Until recently, most bioplastics were fabricated from plant cellulose that doesn’t fully degrade once altered. Led by Javier Fernandez and Don Ingber, the Harvard group manipulated chitosan to produce a tough and transparent material that retained as much of the natural molecular structure of chitin as possible. By adding silk derivatives and wood flour, they avoided the potential for cracking or shrinking during the injection molding process.
“There is an urgent need in many industries for sustainable materials that can be mass produced. Our scalable manufacturing method shows that chitosan, which is readily available and inexpensive, can serve as a viable bioplastic that could potentially be used instead of conventional plastics for numerous industrial applications,” Ingber stated in a Harvard press release.

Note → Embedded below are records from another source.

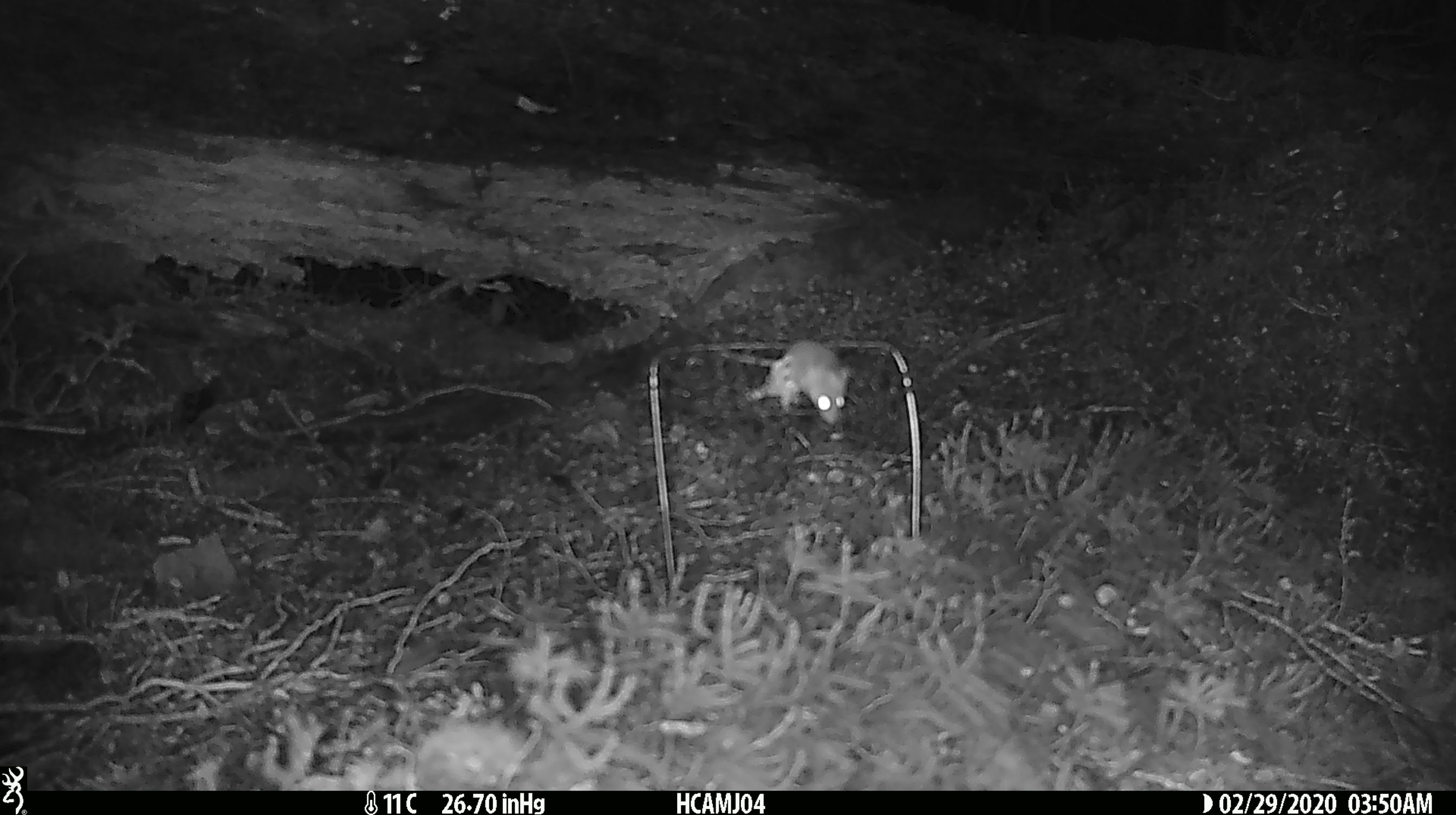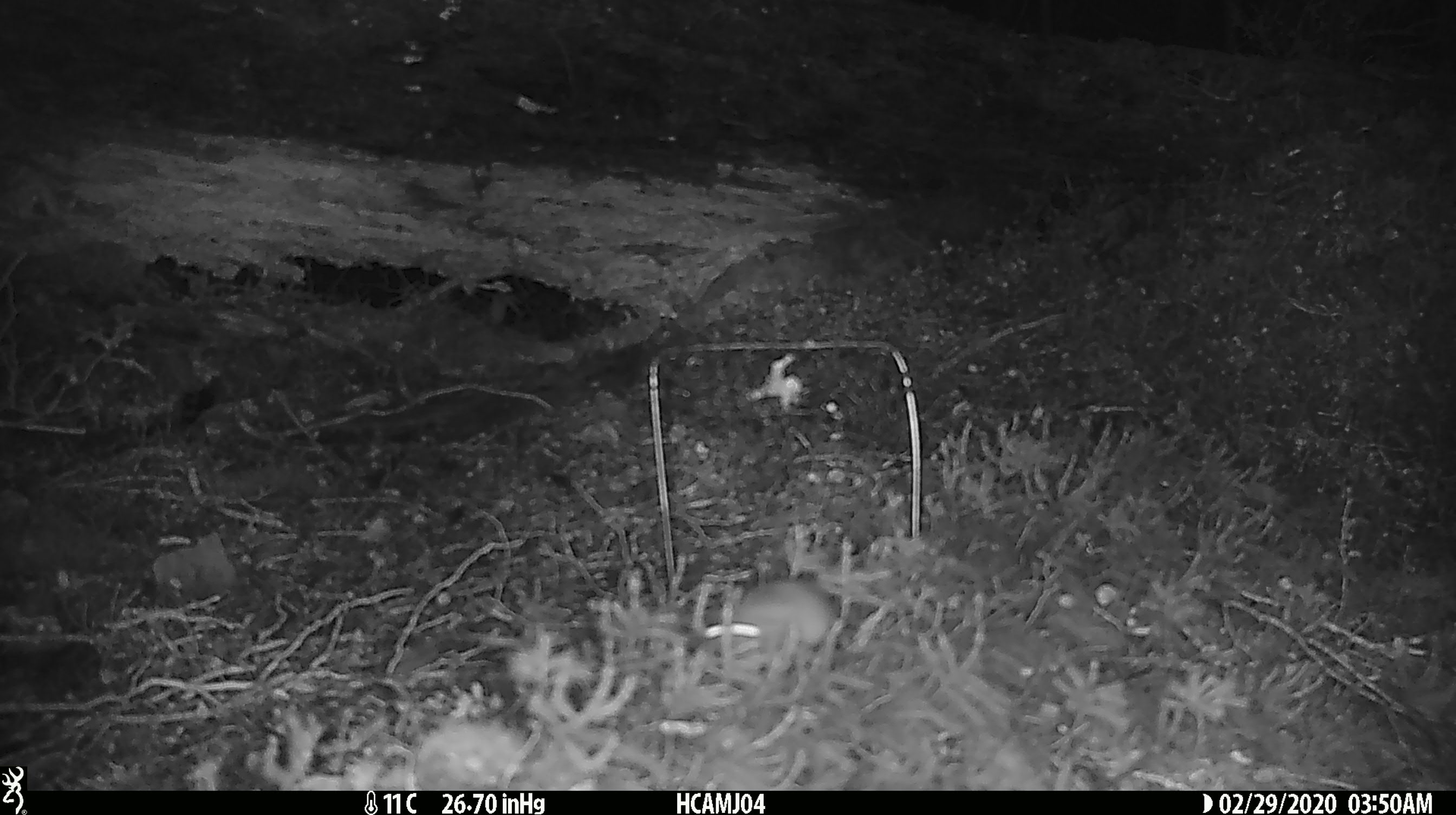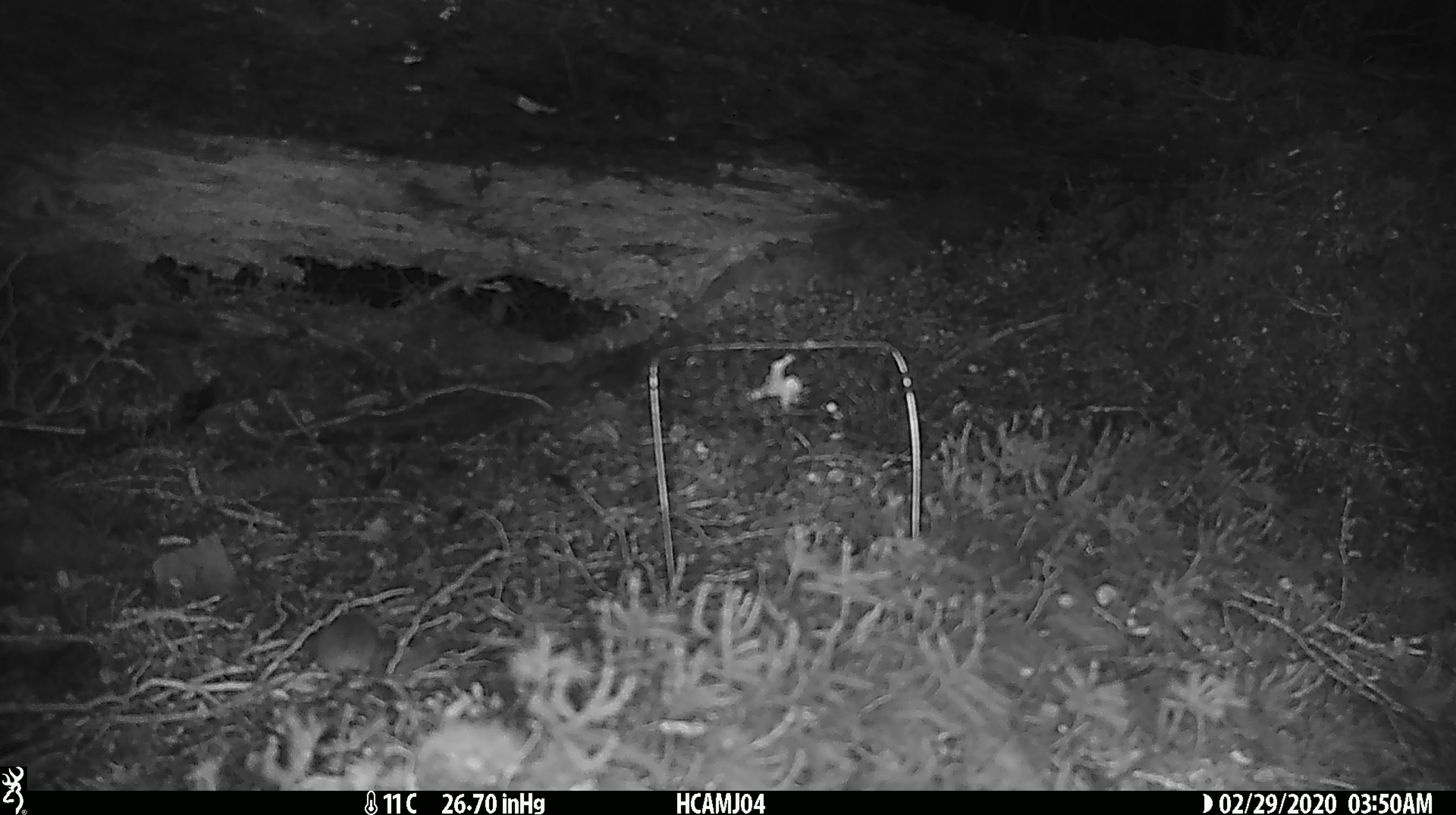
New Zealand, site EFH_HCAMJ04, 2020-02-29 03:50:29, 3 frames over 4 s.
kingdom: Animalia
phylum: Chordata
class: Mammalia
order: Rodentia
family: Muridae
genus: Mus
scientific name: Mus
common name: mouse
Mouse (Mus).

Shrilk can also be modified for use in water and dyed by altering the compound’s acidity. The dyes can be collected after the bioplastic has outlived its use and repurposed when the Skrilk is recycled. Current plastic nightmares such as trash bags, diapers, and clam shell packaging could all be replaced by the invention and help reduce the millions of tons of plastic trash that streams into landfills, waterways, and marine ecosystems each year. Now, take-out containers meant for temporary use need not haunt the environment for thousands of years after their role has been fulfilled, and all because of the humble shrimp.